Now to benchmark your code you need a tool to run the analysis, it's called hyperfine {{< cite "peterHyperfine2023" >}}. Il faut installer hyperfine pour faire le benchmark : https://github.com/sharkdp/hyperfine
To code bellow will run a benchmark with the hyperfine
tool.
To use this tool, you need to install it and have in your path.
hyperfine --warmup=3 './leibniz_c' './leibniz_zig' './leibniz_simd_zig' -i -N
If you run the benchmark in your computer, you can see the result in the block upper.
3.4. ARM benchmark example
We made the same benchmark but for an arm CPU, here are the compilers's options used.
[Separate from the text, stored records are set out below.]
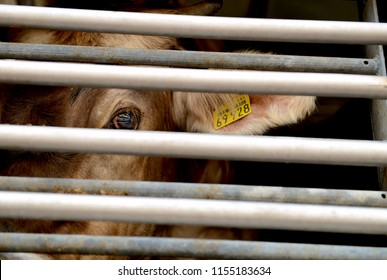 Cow in a truck interior, sad, on the way to the slaughterhouse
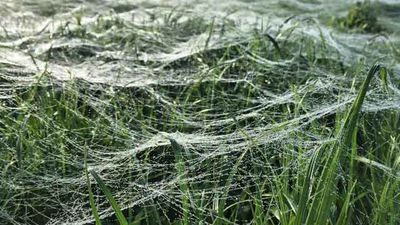 Baby spiders climb to the top of grass or bushes, release strands of silk and then let go, allowing the breeze to carry them away. <i>Source: Facebook/Alex Bunchman</i>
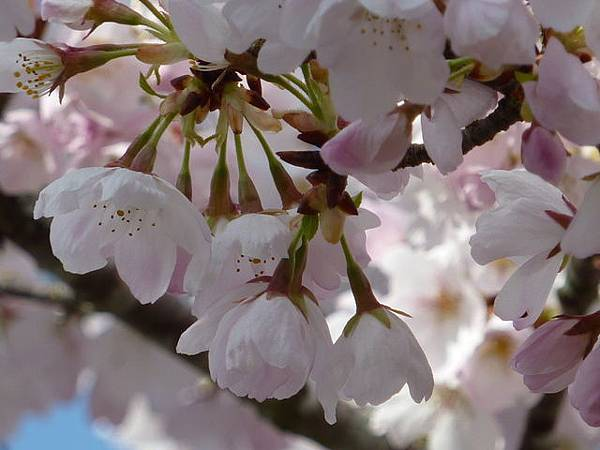cherry blossom 23.JPG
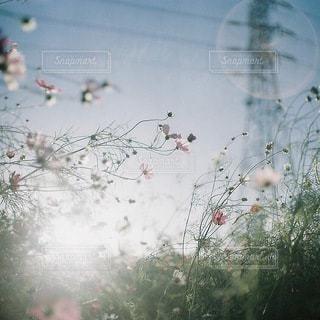 風景 - No.3744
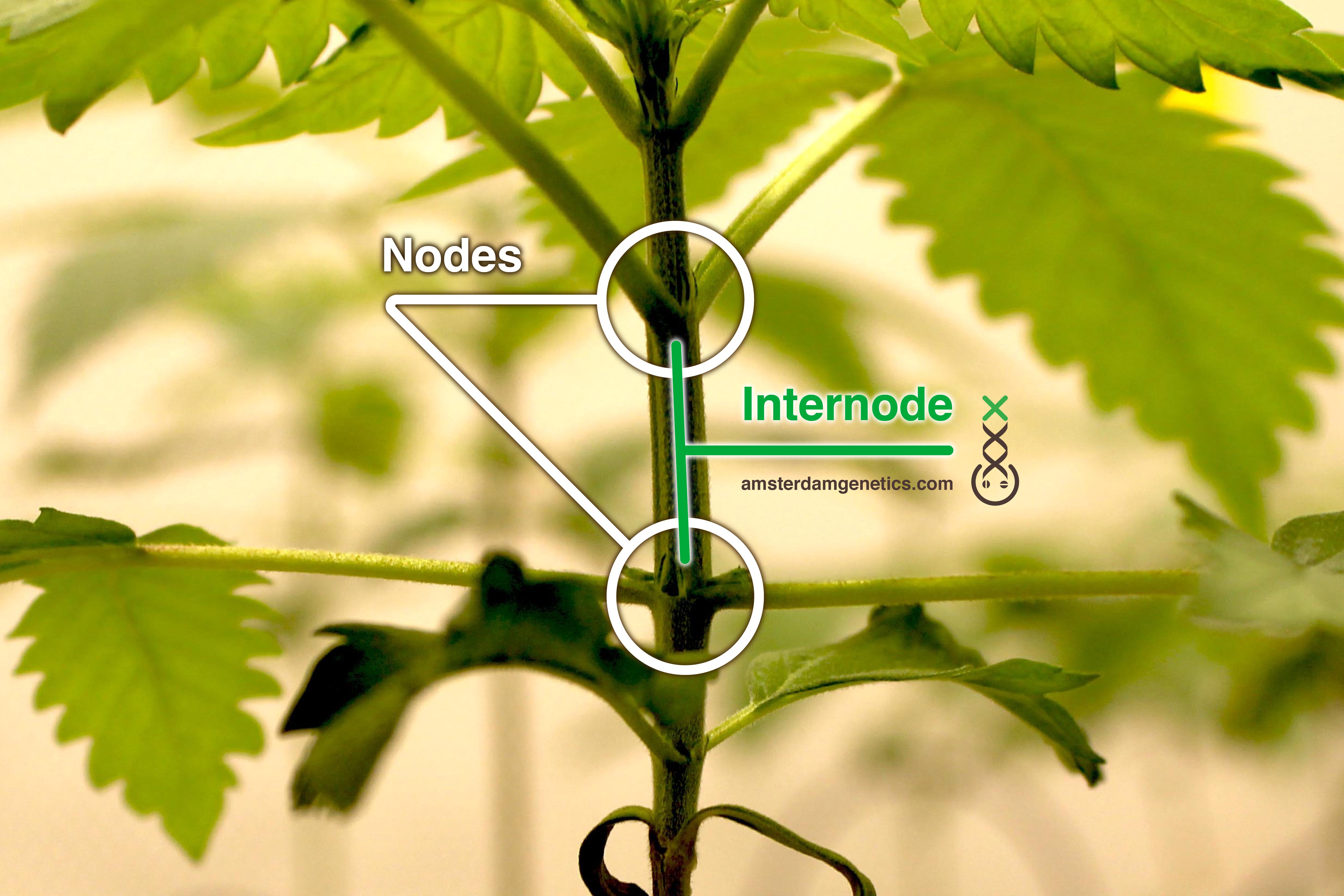 nodes node internodes internode Amsterdam Genetics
The target is a nanopi neo plus 2.
aarch64-buildroot-linux-gnu-gcc leibniz.c -o leibniz_c -O3 -march=armv8-a -mtune=cortex-a53 -s -fno-signed-zeros -fno-trapping-math -fassociative-math zig build-exe leibniz_smid.zig -OReleaseFast -femit-bin=leibniz_zig_simd_aarch -target aarch64-native -mcpu cortex_a53 -fstrip zig build-exe leibniz.zig -OReleaseFast -femit-bin=leibniz_zig_aarch -target aarch64-native -mcpu cortex_a53 -fstrip
On our arm target we cannot execute hyperfine
, we measure 8 times the each program and we made statistics.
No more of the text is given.